TEXT FOR ANALYSIS ::
........
Operational Amplifiers

While real operational amplifiers often require a lot of complicated components to work, we can use a dependent-source model to approximately model the linear behavior of an op-amp:

Here, \(V_{\text{in}} = v_p - v_n\), and \(A\) is our open-loop gain.

To determine input impedance, we can:

1. Leave the output open.
2. Apply a test voltage, \(v_x\), to the input.
3. Measure the current, \(i_x\), going out of \(v_x\).
4. Compute \(R_i = \frac{v_x}{i_x}\).

Or, we can use the voltage divider:

\begin{align} v_p &= v_s\frac{R_i}{R_s+R_i} \notag \\ \frac{v_p}{v_s} &= \frac{R_i}{R_s+R_i} \notag \\ v_pR_s + v_pR_i &= v_sR_i \notag \\ (v_s-v_p)R_i &= v_pR_s \notag \end{align}

Then, the input impedance is:

\begin{align} \boxed{R_i = \frac{v_p}{v_s-v_p}R_s} \end{align}

To determine output impedance, we can:

1. Replace the input with a short to ground.
2. Attach a test voltage \(v_x\) to the output.
3. Measure the resulting current \(i_x\).
4. Compute \(R_o = \frac{v_x}{i_x}\).

Practically, in a real op-amp, we can make \(A\) very large, but not very precise. Our goal is to design an OPA circuit that is “immune” to the precise value of \(A\). Consider the following circuit that incorporates a negative feedback loop:

Here, \(x_o = Ax_i\), \(x_i = x_s-x_f\), and \(x_f = \beta x_0\). Then, we want to find the gain \(G = \frac{x_0}{x_s}\):

\begin{align} x_0 &= A(x_s-\beta x_o) \notag \\ \frac{x_0}{A} &= x_s-\beta x_0 \notag \\ \frac{x_0}{A}+\beta x_0 &= x_s \notag \\ \left(\frac{A\beta + 1}{A}\right)x_0 &= x_s \notag \end{align}

Then, the gain can be found by:

\begin{align} G = \frac{x_0}{x_s} = \frac{A}{1+A\beta} = \frac{1}{\frac{1}{A} + \beta} \approx \frac{1}{1 + \beta} \notag \end{align}

This approximation works for sufficiently large \(A\).

The following circuit is an inverting amplifier:

KCL tells us that \(i_1 + i_2 - i_n = 0\). Recall that for an ideal OPA, \(i_n=i_p=0\), which means that \(i_1+i_2=0\). Then, expanding \(i_1\) and \(i_2\) using voltages, we get:

\begin{align} \frac{v_i-v_n}{R_i} + \frac{v_o-v_n}{R_f} = 0 \notag \end{align}

Since \(v_p = 0\), we know that by virtual ground \(v_n=0\). Then,

\begin{align} \frac{v_i}{R_i} + \frac{v_o}{R_f} &= 0 \notag \\ \frac{v_o}{R_f} &= -\frac{v_i}{R_i} \notag \end{align}

Then, our gain is:

\begin{align} G = -\frac{R_f}{R_i} \notag \end{align}

Notice that since our gain is negative, the circuit flips the polarity of the input signal, which is why this circuit is called an inverting amplifier.
........
DATASET EXCERPT ::
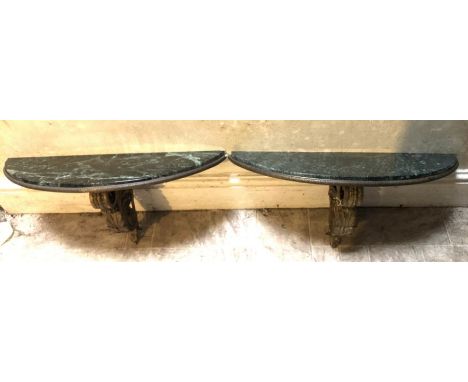 A pair of 19th century giltmetal acanthus leaf console tables with green marble tops 63cm W x 22cm D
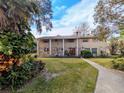 Ranch style home with stone accents and mature landscaping at 9430 Kilgore Rd, Orlando, FL 32836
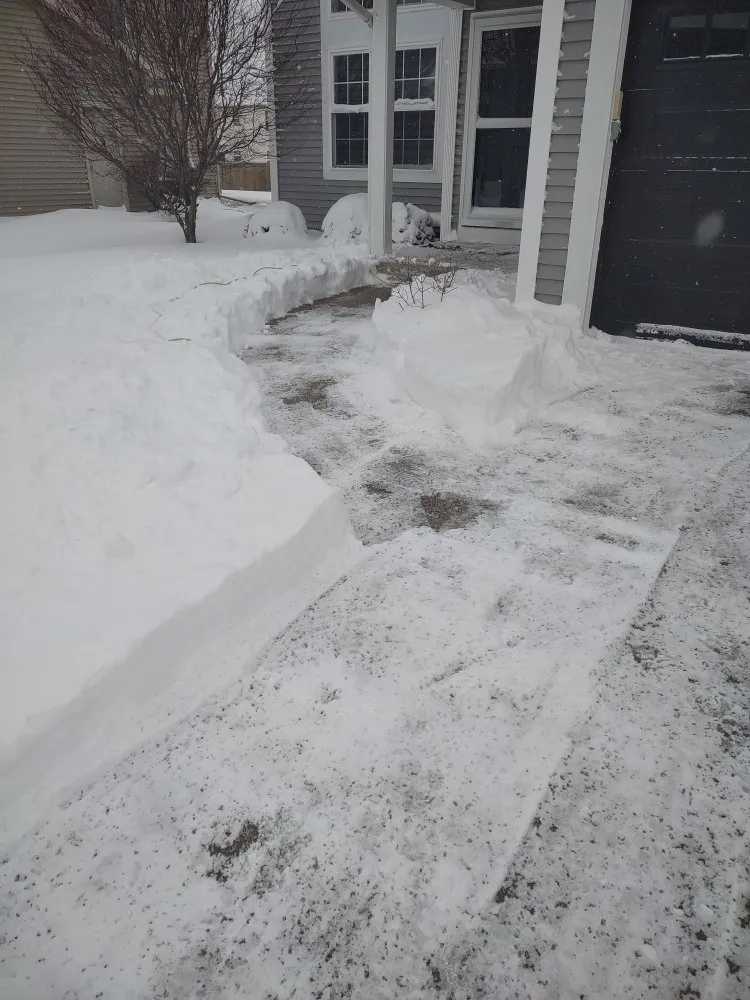 Affordable lawn mowing service in Normal, IL by Markeis Andrews Superior Services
........
ACTIVITY A :: In the op-amp notes, rewrite everything from "To determine output" down to "resulting current \(i_x\).", putting "output resistance" in place of "output impedance".
ACTIVITY B :: In the op-amp notes, what is the first step listed for determining input impedance?
ACTIVITY C :: Pick up the op-amp notes after their last sentence and keep going.

TASK RESULT A ::
To determine output resistance, we can:

1. Replace the input with a short to ground.
2. Attach a test voltage \(v_x\) to the output.
3. Measure the resulting current \(i_x\).

TASK RESULT B :: Leave the output open.

TASK RESULT C ::
The following circuit is a non-inverting amplifier:

Recall that for an ideal op-amp, \(i_p=0\), which means that \(v_p=v_s\). Additionally, \(v_p=v_n\), which means that \(v_n=v_s\). By the voltage divider, we know that:

\begin{align} v_n = v_o\frac{R_2}{R_1+R_2} = v_s \notag \end{align}

Since gain \(G\) is \(\frac{v_o}{v_s}\), we have:

\begin{align} G = \frac{R_1+R_2}{R_2} = 1 + \frac{R_1}{R_2} \notag \end{align}

Notice that for this amplifier, this gain must be greater than one.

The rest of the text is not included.